Guhl Bernhard · Nationalrat · 2018-02-27
Guhl Bernhard · Nationalrat · Aargau · Fraktion BD · 2018-02-27
Wortprotokoll
Der öffentliche Verkehr in der Schweiz ist eine Erfolgsgeschichte. Dank gut ausgebautem öffentlichem Verkehr können viele Menschen mit Bahn und Bus, Trolleybus und Tram reisen, die ansonsten das Auto verwenden würden. Weil sie auf das Auto verzichten, entlasten sie die Strasse und nicht zuletzt die stark ausgelasteten Autobahnen. Auf diesen Strassen bleibt dann mehr Kapazität für die Gewerbetreibenden wie Handwerker oder Gewerbler, die Werkzeuge oder Waren transportieren müssen, was man nun einmal nicht mit dem öffentlichen Verkehr tun kann.
Bei diesem Artikel 9 des Personenbeförderungsgesetzes geht es um Fernbusse. Der Fernbusverkehr ins Ausland ist eine sinnvolle Sache, er kann eine gute Ergänzung zur Bahn sein. Mit den direkten Linien zu europäischen Zentren können nämlich Leute, die sonst mit dem Flugzeug reisen würden, mit dem Bus reisen - womit sie ökologischer reisen. Im Inland ist es jedoch anders: Im Inland sind die Städte sehr gut mit unserer Bahn, also mit den SBB, der BLS usw., erschlossen. Die SBB fahren mit Strom, der hauptsächlich aus Wasserkraft stammt. Das ist wesentlich ökologischer als ein Bus.

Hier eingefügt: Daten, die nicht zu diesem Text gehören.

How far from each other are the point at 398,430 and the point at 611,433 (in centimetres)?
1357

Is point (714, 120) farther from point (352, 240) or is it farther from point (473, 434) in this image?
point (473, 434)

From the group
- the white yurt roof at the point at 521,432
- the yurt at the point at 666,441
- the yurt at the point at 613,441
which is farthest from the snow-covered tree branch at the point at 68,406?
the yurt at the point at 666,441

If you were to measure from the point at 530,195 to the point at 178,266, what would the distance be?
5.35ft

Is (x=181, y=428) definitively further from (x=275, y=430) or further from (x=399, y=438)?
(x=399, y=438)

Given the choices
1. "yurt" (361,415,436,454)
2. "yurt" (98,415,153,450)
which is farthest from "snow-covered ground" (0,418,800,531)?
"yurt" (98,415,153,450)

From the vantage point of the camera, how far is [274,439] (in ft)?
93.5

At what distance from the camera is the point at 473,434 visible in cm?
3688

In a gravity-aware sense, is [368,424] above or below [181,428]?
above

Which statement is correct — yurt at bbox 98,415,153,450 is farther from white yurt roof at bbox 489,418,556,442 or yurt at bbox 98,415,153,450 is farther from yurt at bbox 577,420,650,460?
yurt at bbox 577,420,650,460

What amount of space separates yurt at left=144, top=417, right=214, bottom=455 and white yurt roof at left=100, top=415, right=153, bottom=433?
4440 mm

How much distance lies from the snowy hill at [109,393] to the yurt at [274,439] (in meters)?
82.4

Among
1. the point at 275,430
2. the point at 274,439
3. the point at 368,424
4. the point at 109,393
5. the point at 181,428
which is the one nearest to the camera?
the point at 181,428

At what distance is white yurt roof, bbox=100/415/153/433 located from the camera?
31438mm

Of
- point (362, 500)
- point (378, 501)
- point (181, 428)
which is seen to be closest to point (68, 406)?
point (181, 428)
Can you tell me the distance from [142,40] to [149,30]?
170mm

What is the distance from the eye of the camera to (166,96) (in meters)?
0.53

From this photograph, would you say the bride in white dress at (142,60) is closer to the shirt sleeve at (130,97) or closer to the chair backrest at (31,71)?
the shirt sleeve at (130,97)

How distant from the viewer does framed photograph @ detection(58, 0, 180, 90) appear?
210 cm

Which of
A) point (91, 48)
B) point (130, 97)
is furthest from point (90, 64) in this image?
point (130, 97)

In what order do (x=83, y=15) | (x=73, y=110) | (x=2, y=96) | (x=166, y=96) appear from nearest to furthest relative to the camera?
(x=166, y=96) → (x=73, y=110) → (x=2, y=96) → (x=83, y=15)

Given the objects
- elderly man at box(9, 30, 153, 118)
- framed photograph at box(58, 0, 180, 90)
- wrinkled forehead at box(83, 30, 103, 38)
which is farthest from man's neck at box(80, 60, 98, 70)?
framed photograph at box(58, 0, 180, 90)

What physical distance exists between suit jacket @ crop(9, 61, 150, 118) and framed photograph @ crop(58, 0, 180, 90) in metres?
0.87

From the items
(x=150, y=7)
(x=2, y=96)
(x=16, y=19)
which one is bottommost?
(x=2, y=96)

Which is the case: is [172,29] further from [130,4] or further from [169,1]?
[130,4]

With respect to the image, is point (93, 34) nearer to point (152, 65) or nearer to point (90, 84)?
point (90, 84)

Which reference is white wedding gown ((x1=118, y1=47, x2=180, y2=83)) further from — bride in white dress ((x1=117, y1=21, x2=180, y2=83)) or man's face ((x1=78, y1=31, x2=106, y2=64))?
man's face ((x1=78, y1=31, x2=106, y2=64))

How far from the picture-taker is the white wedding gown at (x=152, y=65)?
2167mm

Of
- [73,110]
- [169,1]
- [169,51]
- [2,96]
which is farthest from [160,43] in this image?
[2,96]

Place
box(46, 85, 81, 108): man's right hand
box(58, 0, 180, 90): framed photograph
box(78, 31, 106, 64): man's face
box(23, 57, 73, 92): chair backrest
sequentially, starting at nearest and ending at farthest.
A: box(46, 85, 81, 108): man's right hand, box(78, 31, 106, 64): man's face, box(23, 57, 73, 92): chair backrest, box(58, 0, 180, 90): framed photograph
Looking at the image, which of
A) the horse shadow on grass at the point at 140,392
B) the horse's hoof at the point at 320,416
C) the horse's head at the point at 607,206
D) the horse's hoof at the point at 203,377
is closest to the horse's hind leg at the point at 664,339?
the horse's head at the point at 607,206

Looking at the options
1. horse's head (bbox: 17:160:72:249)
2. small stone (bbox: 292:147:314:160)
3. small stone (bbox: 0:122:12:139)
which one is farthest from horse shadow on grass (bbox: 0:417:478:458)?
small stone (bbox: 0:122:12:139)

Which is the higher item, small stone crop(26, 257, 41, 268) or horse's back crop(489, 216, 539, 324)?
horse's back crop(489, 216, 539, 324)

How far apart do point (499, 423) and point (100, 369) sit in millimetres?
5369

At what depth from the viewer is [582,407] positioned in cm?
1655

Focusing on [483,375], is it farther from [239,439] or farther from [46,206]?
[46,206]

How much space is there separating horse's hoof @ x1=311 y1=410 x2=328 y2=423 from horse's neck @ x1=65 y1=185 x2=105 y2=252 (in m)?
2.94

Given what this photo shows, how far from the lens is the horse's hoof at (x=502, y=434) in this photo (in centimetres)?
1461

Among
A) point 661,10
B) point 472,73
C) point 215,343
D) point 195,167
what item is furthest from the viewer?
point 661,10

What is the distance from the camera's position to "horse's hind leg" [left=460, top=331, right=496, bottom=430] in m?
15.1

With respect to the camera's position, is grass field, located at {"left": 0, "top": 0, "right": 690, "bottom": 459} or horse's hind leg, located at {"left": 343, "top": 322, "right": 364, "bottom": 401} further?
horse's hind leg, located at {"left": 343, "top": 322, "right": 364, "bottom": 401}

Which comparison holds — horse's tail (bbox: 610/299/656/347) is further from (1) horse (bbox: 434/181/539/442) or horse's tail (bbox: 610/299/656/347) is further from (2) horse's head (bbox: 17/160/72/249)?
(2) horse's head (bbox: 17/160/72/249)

Wenn nun die Fernbusse auf lukrativen Strecken dem öffentlichen Verkehr Passagiere wegnehmen, so werden dem öffentlichen Verkehr Gelder abgezwackt. Denn diese profitablen Strecken der SBB tragen dazu bei, die weniger lukrativen Verbindungen oder Kurse, die nicht gut ausgelastet sind, zu finanzieren. Insgesamt wird dann die öffentliche Hand mehr zum öffentlichen Verkehr beisteuern müssen. Eine weitere Folge könnte sein, dass im Taktfahrplan Kurse gestrichen werden müssen, womit der öffentliche Verkehr unattraktiver wird. In der Kommissionssitzung wurden entsprechende Äusserungen gemacht; es hiess, man könne ja in den Nachmittagsstunden mehrere Linien streichen, da diese Züge und Busse ohnehin leer seien. Wenn wir aber beginnen, das Angebot des öffentlichen Verkehrs auszudünnen, dann wird dieses unattraktiver.
Es gibt auch sinnvolle Fernbuslinien in der Schweiz. Es zeigt sich jedoch, dass es den Fernbusbetreibern ums Rosinenpicken geht und nicht darum, eine gute Ergänzung zum öffentlichen Verkehr zu bieten. Ich habe noch keine einzige Anfrage eines Fernbusbetreibers gesehen, der Linien in irgendwelche entlegene Regionen wie beispielsweise das Glarnerland oder den Jura anbieten wollte.
Die BDP-Fraktion steht zu einem gut ausgebauten öffentlichen Verkehr mit Halbstundentakt oder Viertelstundentakt, zumindest ein Stundentakt sollte jedenfalls angeboten werden. Der Antrag der Minderheit Giezendanner würde letztlich den Taktfahrplan ausdünnen, was die Leute nicht mehr dazu ermuntern würde, den öffentlichen Verkehr zu nutzen.
Die BDP-Fraktion ist aber für einen guten Taktfahrplan und wird daher dem Antrag der Kommissionsmehrheit zustimmen.